During that time, you may experience that temporary overload:
The data that comes out of the system is still limited, and input comes in faster and faster. Web people will use stuff like caches at that point to make it so the input and output required gets to be reduced. Other systems will use a huge buffer (a queue, or in this case, a sink) to hold the temporary data.
The problem comes when you inevitably encounter prolonged overload. It's when you look at your system load and go "oh crap", and it's not coming down ever. Turns out Obama doesn't want to turn in his birth certificate, the royal baby doesn't look like the father, and someone says Quebec should be better off with Parisian French, and the rumor mill is going for days and weeks at a time:
All of a sudden, the buffers, queues, whatever, can't deal with it anymore. You're in a critical state where you can see smoke rising from your servers, or if in the cloud, things are as bad as usual, but more!

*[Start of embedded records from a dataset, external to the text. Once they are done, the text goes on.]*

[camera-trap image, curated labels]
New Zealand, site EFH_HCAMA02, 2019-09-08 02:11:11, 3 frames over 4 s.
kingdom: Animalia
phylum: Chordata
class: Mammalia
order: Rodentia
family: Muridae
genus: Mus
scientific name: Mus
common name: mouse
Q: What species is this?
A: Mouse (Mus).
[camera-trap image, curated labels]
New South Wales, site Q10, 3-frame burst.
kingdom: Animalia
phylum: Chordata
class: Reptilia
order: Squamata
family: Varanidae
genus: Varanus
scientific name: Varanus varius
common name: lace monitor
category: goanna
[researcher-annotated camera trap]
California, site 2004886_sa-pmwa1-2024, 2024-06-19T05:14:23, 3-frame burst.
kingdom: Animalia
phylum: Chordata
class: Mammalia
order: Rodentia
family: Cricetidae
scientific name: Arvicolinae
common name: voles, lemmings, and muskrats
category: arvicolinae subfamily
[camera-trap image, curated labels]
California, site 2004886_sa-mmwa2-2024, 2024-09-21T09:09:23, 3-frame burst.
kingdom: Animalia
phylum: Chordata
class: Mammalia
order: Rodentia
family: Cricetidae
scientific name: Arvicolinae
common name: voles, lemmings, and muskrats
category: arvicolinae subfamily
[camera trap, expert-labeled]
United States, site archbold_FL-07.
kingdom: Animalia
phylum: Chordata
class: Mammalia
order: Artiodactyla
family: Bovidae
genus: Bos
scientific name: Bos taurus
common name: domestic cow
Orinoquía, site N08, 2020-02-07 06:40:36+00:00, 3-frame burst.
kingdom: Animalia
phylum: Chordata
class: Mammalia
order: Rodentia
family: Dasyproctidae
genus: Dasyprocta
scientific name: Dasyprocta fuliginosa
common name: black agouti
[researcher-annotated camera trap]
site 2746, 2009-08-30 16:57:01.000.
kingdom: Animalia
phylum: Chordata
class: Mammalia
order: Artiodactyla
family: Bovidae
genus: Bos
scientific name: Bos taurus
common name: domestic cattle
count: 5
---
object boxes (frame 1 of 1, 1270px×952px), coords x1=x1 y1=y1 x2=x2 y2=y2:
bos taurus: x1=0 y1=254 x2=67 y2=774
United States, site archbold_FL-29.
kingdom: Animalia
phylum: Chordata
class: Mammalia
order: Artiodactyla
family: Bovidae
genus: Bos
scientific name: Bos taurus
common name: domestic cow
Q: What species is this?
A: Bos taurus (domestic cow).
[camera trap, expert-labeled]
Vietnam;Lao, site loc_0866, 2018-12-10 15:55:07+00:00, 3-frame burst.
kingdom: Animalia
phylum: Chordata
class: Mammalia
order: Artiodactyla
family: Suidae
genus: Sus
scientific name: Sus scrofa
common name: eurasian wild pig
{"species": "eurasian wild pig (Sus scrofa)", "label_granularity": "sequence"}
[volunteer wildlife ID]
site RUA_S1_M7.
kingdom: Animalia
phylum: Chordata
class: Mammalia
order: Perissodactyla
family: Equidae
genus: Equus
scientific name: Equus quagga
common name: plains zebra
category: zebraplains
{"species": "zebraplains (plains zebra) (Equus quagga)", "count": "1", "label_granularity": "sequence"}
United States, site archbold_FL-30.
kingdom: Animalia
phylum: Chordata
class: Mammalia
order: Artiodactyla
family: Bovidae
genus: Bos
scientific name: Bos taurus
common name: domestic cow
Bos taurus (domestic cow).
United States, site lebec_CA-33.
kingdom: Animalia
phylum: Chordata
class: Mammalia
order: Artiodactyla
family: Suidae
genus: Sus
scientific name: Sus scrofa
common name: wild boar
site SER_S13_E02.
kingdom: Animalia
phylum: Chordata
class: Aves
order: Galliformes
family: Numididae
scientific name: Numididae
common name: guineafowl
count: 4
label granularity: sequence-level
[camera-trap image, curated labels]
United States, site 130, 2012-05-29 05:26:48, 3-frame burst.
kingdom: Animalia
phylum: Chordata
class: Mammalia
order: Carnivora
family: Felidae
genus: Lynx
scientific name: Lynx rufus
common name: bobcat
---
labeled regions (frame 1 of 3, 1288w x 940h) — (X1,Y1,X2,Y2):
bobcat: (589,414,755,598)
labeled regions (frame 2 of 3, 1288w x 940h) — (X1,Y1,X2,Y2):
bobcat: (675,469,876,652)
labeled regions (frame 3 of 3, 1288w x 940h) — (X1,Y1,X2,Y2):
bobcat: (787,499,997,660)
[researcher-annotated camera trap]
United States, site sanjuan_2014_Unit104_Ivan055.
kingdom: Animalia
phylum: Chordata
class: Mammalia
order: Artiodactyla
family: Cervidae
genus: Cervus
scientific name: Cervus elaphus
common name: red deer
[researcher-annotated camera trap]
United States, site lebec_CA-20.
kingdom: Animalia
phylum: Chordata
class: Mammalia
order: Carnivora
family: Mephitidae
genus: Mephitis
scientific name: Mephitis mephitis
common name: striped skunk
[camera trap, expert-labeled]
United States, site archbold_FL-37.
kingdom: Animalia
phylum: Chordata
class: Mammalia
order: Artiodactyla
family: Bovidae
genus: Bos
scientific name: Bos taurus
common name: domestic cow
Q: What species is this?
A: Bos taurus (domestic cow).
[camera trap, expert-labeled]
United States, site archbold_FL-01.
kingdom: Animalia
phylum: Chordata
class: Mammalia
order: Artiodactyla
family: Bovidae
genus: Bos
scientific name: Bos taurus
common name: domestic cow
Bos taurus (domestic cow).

The system inevitably crashes:
Woops, everyone is dead, you're in the office at 3am (who knew so many people in the US, disgusted with their "Kenyan" president, now want news on the royal baby, while Quebec people look up 'royale with cheese baby' for some reason) trying to keep things up.
You look at your stack traces, at your queue, at your DB slow queries, at the APIs you call. You spend weeks at a time optimizing every component, making sure it's always going to be good and solid. Things keeps crashing, but you hit the point where every time, it takes 2-3 days more.
At the end of it, you see a crapload of problems still happening, but they're a week apart between each failure, which slows down your optimizing in immense ways because it's incredibly hard to measure things when they take weeks to go bad.
You go "okay I'm all out of ideas, let's buy a bigger server." The system in the end looks like this, and it's still failing:
Except now it's an unmaintainable piece of garbage full of dirty hacks to make it work that cost 5 times what it used to, and you've been paid for months optimizing it for no god damn reason because it still dies when overloaded.
The problem? That red arrow there. You're hitting some hard limit that even through all of your profiling, you didn't consider properly. This can be a database, an API to an external service, disk speed, bandwidth or general I/O limits, paging speed, CPU limits, whatever.
You've spent months optimizing your super service only to find out at some point in time, you went past its optimal speed without larger changes, and the day your system got to have an operational speed greater than this hard limit, you've doomed yourself to an everlasting series of system failures.
The disheartening part about it is that you discover that once your system is popular, has people using it and its APIs, and changing it to be better is very expensive and hard. Especially since you'll probably have to revisit assumptions you've made in its core design. Woops.
So what do you need? You'll need to pick what has to give whenever stuff goes bad. You'll have to pick between blocking on input (back-pressure), or dropping data on the floor (load-shedding). And that happens all the time in the real world, we just don't want to do it as developers, as if it were an admission of failure.
Bouncers in front of a club, water spillways to go around dams, the pressure mechanism that keeps you from putting more gas in a full tank, and so on. They're all there to impose a system-wide flow control to keep operations safe.
In [non-critical] software? Who cares! We never shed load because that makes stakeholders angry, and we never think about back-pressure. Usually the back-pressure in the system is implicit: 'tis slow.
A function/method call to something ends up taking longer? It's slow. Not enough people think of it as back-pressure making its way through your system. In fact, slow...